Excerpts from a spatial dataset
——

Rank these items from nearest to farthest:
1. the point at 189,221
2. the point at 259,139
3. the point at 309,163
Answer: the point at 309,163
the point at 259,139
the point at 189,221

——

EXERCISE INSTRUCTIONS
Render every line of the entries above as a JSON list of strings, one string per line, skipping any blank lines.

EXERCISE ANSWER
[
  "Rank these items from nearest to farthest:",
  "1. the point at 189,221",
  "2. the point at 259,139",
  "3. the point at 309,163",
  "Answer: the point at 309,163",
  "the point at 259,139",
  "the point at 189,221"
]